The focus on growth equity investments and PIPEs is becoming increasingly common among larger life sciences-oriented funds like Aisling Capital, Clarus Ventures, Domain Associates, MPM Capital and others.

The sixth fund is almost fully deployed, with only enough capital to conduct one or two more deals. The vehicle posted a total value multiple of 0.91 as of September 2005, according to Oregon State Treasury. It was too young to post an internal rate of return as of that date.

Another reason Essex Woodlands raised a bigger fund this time around was that it wanted to stock its coffers with enough capital to last three to four years.

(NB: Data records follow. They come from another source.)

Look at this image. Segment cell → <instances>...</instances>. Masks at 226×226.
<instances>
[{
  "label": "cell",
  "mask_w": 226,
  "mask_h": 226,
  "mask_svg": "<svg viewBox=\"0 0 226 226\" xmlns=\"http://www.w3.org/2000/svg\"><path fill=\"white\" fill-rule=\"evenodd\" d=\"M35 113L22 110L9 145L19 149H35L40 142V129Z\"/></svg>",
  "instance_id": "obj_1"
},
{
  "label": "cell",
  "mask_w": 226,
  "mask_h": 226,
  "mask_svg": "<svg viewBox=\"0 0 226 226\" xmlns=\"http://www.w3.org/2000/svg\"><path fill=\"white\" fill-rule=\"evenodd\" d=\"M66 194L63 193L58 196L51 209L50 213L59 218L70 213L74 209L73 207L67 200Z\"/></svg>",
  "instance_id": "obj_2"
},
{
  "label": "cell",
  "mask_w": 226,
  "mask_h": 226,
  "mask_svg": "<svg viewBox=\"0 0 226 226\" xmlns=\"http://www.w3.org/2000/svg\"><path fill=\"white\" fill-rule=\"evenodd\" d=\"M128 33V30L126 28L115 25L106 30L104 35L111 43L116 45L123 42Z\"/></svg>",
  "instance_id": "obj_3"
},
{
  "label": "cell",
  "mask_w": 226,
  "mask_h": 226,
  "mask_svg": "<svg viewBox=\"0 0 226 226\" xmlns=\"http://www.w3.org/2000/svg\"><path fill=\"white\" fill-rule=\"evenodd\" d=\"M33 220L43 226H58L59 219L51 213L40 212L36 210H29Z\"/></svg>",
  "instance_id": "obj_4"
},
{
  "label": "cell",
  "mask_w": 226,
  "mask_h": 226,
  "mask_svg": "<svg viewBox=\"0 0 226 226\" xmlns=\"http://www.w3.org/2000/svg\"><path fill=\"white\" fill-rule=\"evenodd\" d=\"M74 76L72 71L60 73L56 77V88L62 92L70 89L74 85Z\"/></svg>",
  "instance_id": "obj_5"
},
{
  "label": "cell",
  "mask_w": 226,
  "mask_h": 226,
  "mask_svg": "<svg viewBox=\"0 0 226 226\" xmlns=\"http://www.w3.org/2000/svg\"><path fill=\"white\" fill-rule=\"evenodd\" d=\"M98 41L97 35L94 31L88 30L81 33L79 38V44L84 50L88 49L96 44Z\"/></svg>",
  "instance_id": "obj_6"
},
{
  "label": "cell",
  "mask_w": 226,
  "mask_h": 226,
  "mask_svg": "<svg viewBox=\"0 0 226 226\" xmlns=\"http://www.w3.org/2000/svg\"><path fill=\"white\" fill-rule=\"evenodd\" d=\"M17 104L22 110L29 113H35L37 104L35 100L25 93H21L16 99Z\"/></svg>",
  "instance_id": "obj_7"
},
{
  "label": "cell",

The firm put its sixth fund to work within just two years, much quicker than anticipated, so it wanted to avoid having to come to market again in so short amount of time.

"We were back in the market sooner than most people expected," Thangaraj said. "So we'd like to have three to four years now." Thangaraj said the firm invested Fund VI at a rapid clip because it conducted more growth equity deals. At the same time, it led roughly 80% of the deals it participated in, thereby increasing the amount of capital it put to work in each transaction.

In addition to Thangaraj, the seventh fund will be overseen by managing directors James Currie, Jeff Himawan, Mark Pacala, Martin Sutter and Petri Vainio.

However, Managing Director Douglas Eplett is resigning from the firm and will not participate in the vehicle. Eplett joined Essex Woodlands in 2000 and helped oversee its fifth and sixth funds. Eplett's plans could not be learned. Meanwhile, Cynthia Doerr, Gilbert Gonzales and Frank Young will be promoted to partners.

In order to facilitate more growth equity deals, Essex Woodlands is setting up a new office in New York and shuttering its existing outpost in Chicago. Managing directors Currie and Pacala, and partners Gonzalez and Young will staff Essex Woodlands' New York branch. The firm's other offices are in London, Palo Alto and The Woodlands, Texas.